### DOCUMENT EXCERPT
* BEGIN *
# Whole house fan motor repair/replace



## JimP (Feb 8, 2002)

We have this vintage fan in a west window in our attached garage.
It sucks air from the tree shaded east end of the house all the way through beautifully...

Been in the family at least 35 years but the motor finally made a spark and died when I cleaned it and replugged it in this week.







(Web Image, not mine)
It's all steel and when fastened with long screws it is very secure to leave in the window...unlike the cheap plastic available today that a palm punch will knock them out.
The new ones do not have a thermostat either...
I've seen only one online, picture shown, but its gone....$175.00
There's another new one on Ebay for $125 but its the plastic version.

I need to have this one repaired - it's so perfect for the intended purpose....but there are a few problems.

1. It's a Sears Kenmore, 3 speed, Electr.reversible, but the model number is partially obliterated on the small decal inside...
the last numbers are 90270...if that's even a model #.
No other parts have discernable numbers either.
2. An intense search through Sears parts/models with that partial comes up empty, and even similar fans are so old parts wouldn't be available.

A couple of calls to motor and starter rebuilders haven't been returned.
There are a total of six wires going into the motor for all the configurations of speed and direction so it may not be a simple job, dunno.

If it can't be refurbished I'll be happy with a new motor and high/low in one direction - out - and the thermostat working.

With many of you being in the HVAC industry are there any ideas, someone in a garage doing rebuilds or places to call.
Someone have a working model just like it they want to sell, LOL.

I really don't want to start cutting holes in the wall for one of those shutter type exhaust fans.

Thanks in advance for any suggestions....


----------



## ih772 (Jan 28, 2003)

Check and see if one of the splices lost its insulating material and is now shorting against the case. The polarity reversing capacitor may have bitten the dust as well.
* END *
### SET PROBLEM 1
Answer these questions about the fan motor thread:
(a) How many wires go into the motor?
(b) What was the price of the plastic version on Ebay?
(c) What are the last numbers on the small decal inside the fan?
These records are unrelated to the fan motor thread.

Contour labeling entries
* BEGIN *
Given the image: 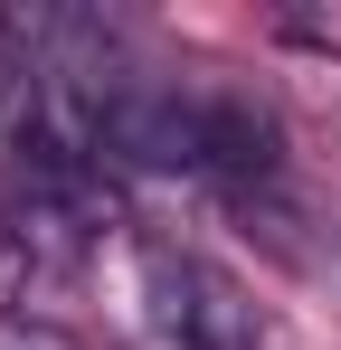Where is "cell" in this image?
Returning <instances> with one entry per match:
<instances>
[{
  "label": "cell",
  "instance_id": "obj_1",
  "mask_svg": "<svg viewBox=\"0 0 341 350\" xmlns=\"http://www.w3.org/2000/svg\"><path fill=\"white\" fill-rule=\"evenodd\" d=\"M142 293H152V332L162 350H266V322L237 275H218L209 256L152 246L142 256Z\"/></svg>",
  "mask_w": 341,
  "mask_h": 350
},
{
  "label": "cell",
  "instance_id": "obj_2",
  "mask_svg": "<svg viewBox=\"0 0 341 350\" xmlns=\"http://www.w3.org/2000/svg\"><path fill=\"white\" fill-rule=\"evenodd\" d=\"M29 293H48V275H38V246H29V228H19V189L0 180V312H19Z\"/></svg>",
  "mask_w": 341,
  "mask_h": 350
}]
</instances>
* END *
* BEGIN *
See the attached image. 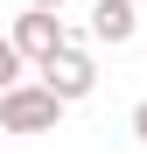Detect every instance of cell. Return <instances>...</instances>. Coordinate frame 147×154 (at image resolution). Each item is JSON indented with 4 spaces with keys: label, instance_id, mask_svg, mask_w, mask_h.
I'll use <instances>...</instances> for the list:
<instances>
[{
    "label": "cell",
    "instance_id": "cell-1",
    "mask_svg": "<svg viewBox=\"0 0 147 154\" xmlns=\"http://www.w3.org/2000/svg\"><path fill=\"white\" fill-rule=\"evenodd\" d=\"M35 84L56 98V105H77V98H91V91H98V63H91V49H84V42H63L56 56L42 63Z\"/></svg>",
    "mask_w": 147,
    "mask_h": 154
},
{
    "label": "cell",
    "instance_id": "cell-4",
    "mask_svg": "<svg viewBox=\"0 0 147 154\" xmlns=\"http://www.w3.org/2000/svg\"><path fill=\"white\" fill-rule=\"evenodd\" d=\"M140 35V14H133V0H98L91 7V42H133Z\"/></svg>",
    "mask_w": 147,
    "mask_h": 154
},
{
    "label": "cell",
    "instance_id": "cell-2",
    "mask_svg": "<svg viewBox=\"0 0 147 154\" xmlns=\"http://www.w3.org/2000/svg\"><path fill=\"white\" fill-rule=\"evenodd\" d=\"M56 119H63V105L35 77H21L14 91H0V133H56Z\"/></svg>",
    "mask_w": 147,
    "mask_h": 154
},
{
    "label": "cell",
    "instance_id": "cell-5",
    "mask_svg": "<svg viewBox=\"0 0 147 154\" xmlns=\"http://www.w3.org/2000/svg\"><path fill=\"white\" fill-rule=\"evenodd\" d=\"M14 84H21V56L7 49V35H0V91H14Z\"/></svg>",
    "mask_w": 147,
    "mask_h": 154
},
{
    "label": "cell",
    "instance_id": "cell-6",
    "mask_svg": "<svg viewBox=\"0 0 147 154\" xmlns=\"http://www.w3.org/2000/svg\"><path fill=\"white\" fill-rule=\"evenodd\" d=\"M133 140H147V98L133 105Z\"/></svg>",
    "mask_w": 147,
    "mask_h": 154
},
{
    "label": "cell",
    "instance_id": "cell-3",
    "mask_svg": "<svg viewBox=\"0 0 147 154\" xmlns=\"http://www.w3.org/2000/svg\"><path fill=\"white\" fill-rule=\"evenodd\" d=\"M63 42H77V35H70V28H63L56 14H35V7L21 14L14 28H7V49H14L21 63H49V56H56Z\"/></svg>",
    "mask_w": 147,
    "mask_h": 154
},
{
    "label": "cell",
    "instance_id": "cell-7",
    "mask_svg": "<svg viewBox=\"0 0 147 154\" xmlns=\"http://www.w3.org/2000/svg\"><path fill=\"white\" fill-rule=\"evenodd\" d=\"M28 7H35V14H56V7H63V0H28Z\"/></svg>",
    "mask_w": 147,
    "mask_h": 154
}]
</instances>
* END *
### SET PROBLEM 2
Locate every line in the records that contains the string "viewBox", matching case exactly, and copy each of those lines in full.

### WORKED SOLUTION 1
(a) Six
(b) $125
(c) 90270

### WORKED SOLUTION 2
  "mask_svg": "<svg viewBox=\"0 0 341 350\" xmlns=\"http://www.w3.org/2000/svg\"><path fill=\"white\" fill-rule=\"evenodd\" d=\"M142 293H152V332L162 350H266V322L237 275H218L209 256L152 246L142 256Z\"/></svg>",
  "mask_svg": "<svg viewBox=\"0 0 341 350\" xmlns=\"http://www.w3.org/2000/svg\"><path fill=\"white\" fill-rule=\"evenodd\" d=\"M29 293H48V275H38V246H29V228H19V189L0 180V312H19Z\"/></svg>",
    "mask_svg": "<svg viewBox=\"0 0 147 154\" xmlns=\"http://www.w3.org/2000/svg\"><path fill=\"white\" fill-rule=\"evenodd\" d=\"M35 84L56 98V105H77V98H91V91H98V63H91V49H84V42H63L56 56L42 63Z\"/></svg>",
    "mask_svg": "<svg viewBox=\"0 0 147 154\" xmlns=\"http://www.w3.org/2000/svg\"><path fill=\"white\" fill-rule=\"evenodd\" d=\"M140 35V14H133V0H98L91 7V42H133Z\"/></svg>",
    "mask_svg": "<svg viewBox=\"0 0 147 154\" xmlns=\"http://www.w3.org/2000/svg\"><path fill=\"white\" fill-rule=\"evenodd\" d=\"M56 119H63V105L35 77H21L14 91H0V133H56Z\"/></svg>",
    "mask_svg": "<svg viewBox=\"0 0 147 154\" xmlns=\"http://www.w3.org/2000/svg\"><path fill=\"white\" fill-rule=\"evenodd\" d=\"M14 84H21V56L7 49V35H0V91H14Z\"/></svg>",
    "mask_svg": "<svg viewBox=\"0 0 147 154\" xmlns=\"http://www.w3.org/2000/svg\"><path fill=\"white\" fill-rule=\"evenodd\" d=\"M133 140H147V98L133 105Z\"/></svg>",
    "mask_svg": "<svg viewBox=\"0 0 147 154\" xmlns=\"http://www.w3.org/2000/svg\"><path fill=\"white\" fill-rule=\"evenodd\" d=\"M63 42H77V35H70V28H63L56 14H35V7L21 14L14 28H7V49H14L21 63H49V56H56Z\"/></svg>",
    "mask_svg": "<svg viewBox=\"0 0 147 154\" xmlns=\"http://www.w3.org/2000/svg\"><path fill=\"white\" fill-rule=\"evenodd\" d=\"M28 7H35V14H56V7H63V0H28Z\"/></svg>",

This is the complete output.